Tuesday, 28 October 2014

In Limbo!

I am totally fed up!

I feel desperate, angry, tearful, confused and so completely helpless I don't know which way to turn.

Wednesday operation was cancelled with a promise of a new date Thursday.
Thursday I had a telephone call with a promise of a date Friday as Surgeons too busy to discuss.
Friday - no call.  So I rang them.  No reply so left a message saying that they had promised me a date Friday.
Monday morning, I decided to call them again and I spoke to the lovely Maria, who is obviously part of a very large team of people who ring patients to book and cancel willy nilly, apologised for not calling Friday, she left early!  I'm so pleased she had a good weekend, because I had nothing else on my mind other than getting a further appointment for my op!  The powers that be are having a meeting today (Monday) to discuss the cancellations and she will definitely have a date for me after then and will call me that afternoon.  2pm no call.   I had some friends round for coffee and a natter and they told me call Maria.  I hate continually calling, I'm becoming a nusiance.  3pm still no call, so I call just before 4pm.  No answer and straight to answer phone.  I left another message.
Today, I have just put the phone down from the lovely Maria, its 4pm.  I was very good, I left it until now to ring.  She doesn't have any news for me.  I'm more than happy to call daily but she will call me once she gets a date, she promises!!!  To cap it all, Mr Bishop, one of my lovely surgeons, is on holiday with his family as its half term! 

So I'm in limbo - what do I do?!  Do I go back to work to find out that I'm booked into theatre in a week or so.  Do I stay at home and wait until the op which could then be scheduled in 3 months time and effectively eating into my sick leave entitlement and ultimately losing my job!  

Is the art of communication totally dead - has Maria actually spoken to the surgeons or her Manager to explain my situation.  Do they have any idea how physically and mentally draining this whole bloody procedure is? 

I know I'm ranting but I am angry and actually I am feeling completely sorry for myself and miserable and do you know what? I don't care anymore.  This whole procedure is ridiculous and needs to be changed.

Signing off now before I start swearing and cursing!!

Friday, 24 October 2014

Busy, busy, busy!

Crickey, can't believe how long it is since I've written on here,  I kept meaning to, but events overtook me and I just didn't have time..

I don't really know where to start.  I have my date for the Op, 23 Oct! I've had my pre-op! In my panic and despair my wonderful hubby reminded me that he had booked us on a short mini-break to Bath, which was amazing.

The above two paragraphs I wrote on the 13 Oct and since then so much has happened, as you can probably see from the date, I didn't have the op.  It was cancelled on Wednesday evening.  Stupidly I had just accepted that it was going ahead.  For weeks I had been saying to everyone 'oh its bound to be cancelled!', mainly to prepare myself in case it was.  However I wasn't expecting to be cancelled the day before, maybe on the day.  They said at my pre-op consultation that the only reason for cancelling would be due to there be a high amount of trauma and no ICU beds available!  Well thats the reason I was given.

I don't think the surgeons and their staff realise the emotional turmoil you go through prior to major surgery!  I have been at my wits end, very nervous, I've blitzed the house to take my mind off things (painfully and slowly I might add). 
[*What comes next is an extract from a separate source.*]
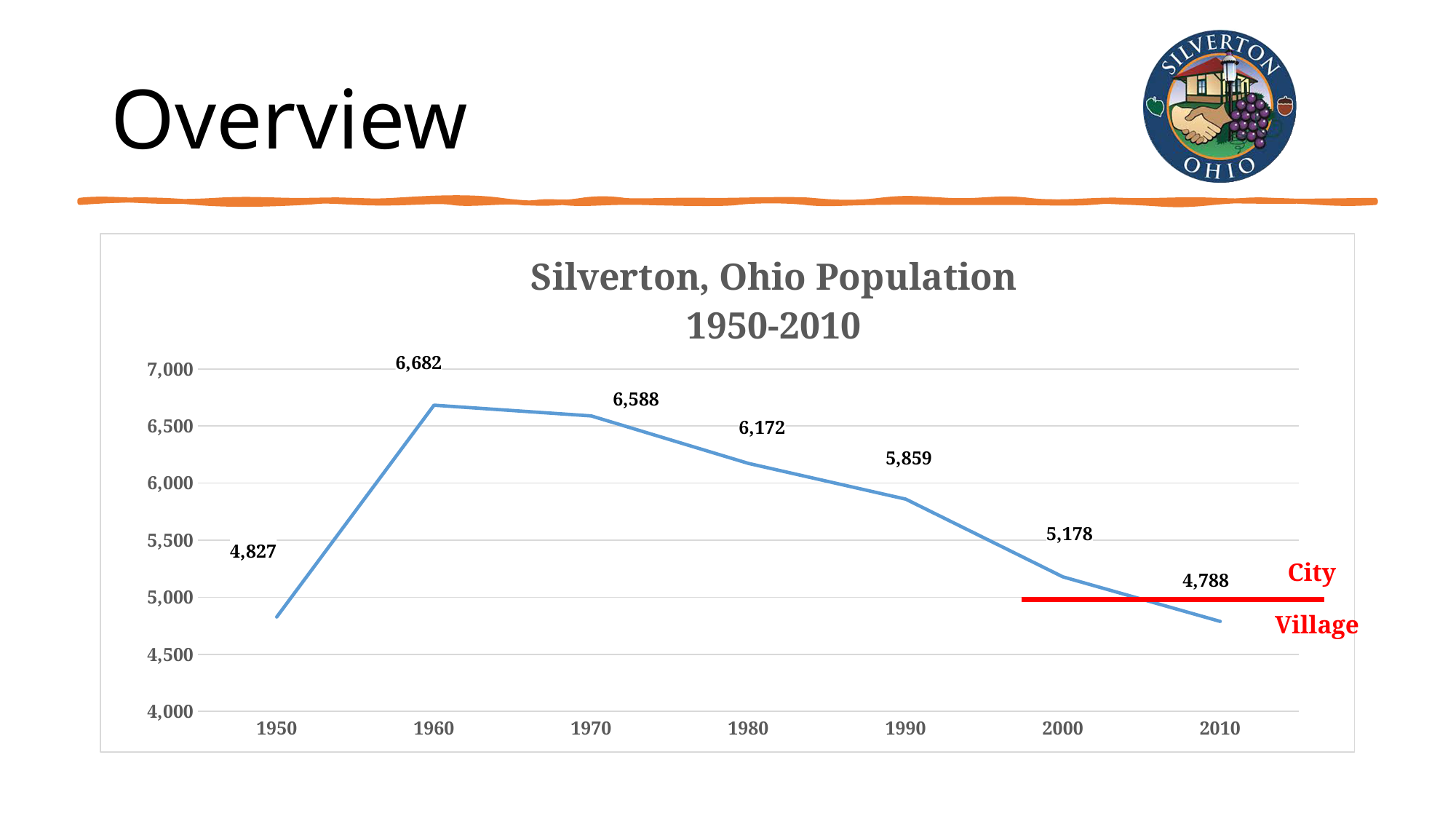
What was the population of Silverton, Ohio in 2010? 4,788 What is the title of the chart? Silverton, Ohio Population 1950-2010 In which year was Silverton's population lowest? 2010 What was the population of Silverton, Ohio in 1990? 5,859 What was the population of Silverton, Ohio in 1960? 6,682 By how much did Silverton's population fall between 1960 and 2010? 1,894 Which year had a larger population, 1950 or 2000? 2000 Is the population value for 1980 greater or less than 6,000? greater How many years (data points) are plotted on the chart? 7 What kind of chart is shown on the slide? line chart What is the difference between the 1950 and 2000 population values? 351 In which year was Silverton's population highest? 1960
What have I been worried about?  Well!! ..... I've been scared stiff of the pain I'll be in after, I've been told it's like waking up with a table strapped to your back.  The horror stories you hear of people not going under properly and feeling and being aware of everything going on but being paralysed and not able to make people aware, (very very rare I know, but I've read it!), I'm scared of actually dying on the operating table, or being paralysed after the op.  My one nightmare is going down to theatre, waving goodbye to my gorgeous husband and never seeing him or the kids again.  Don't tell me that no-one thinks that when they are having major surgery!  Yes maybe I am being totally melodramatic but I always am.  I am an optimistic person really, honestly, but then on the other hand I do think the worse so that I am never disappointed and nothing can ever be as bad as I think it could be.

I've been signed off work due to not mentally or physically being able to cope, building myself up for this op, I've made my Will, I packed, created a numbers list for Hubby to call.  Had tearful evenings curled up with Hubby talking about the quality of life I'll have back after the op.   Also no-one thinks about him. He's self-employed and had to organise work around this op, making sure he would be able to be around and then the night before at 5pm came the call.  "Sorry due to the amount of trauma we have in the hospital at the moment, we cannot proceed with your operation!"   BLOODY BRILLIANT!!!  Then she had the cheek to ask if I was busy the next day as she will call me with a new date for the operation!.. AM I BUSY!  Well I'm not now am I?  

Today is Friday.  I should be in ICU recovering from spinal fusion, but instead I'm waiting for another date!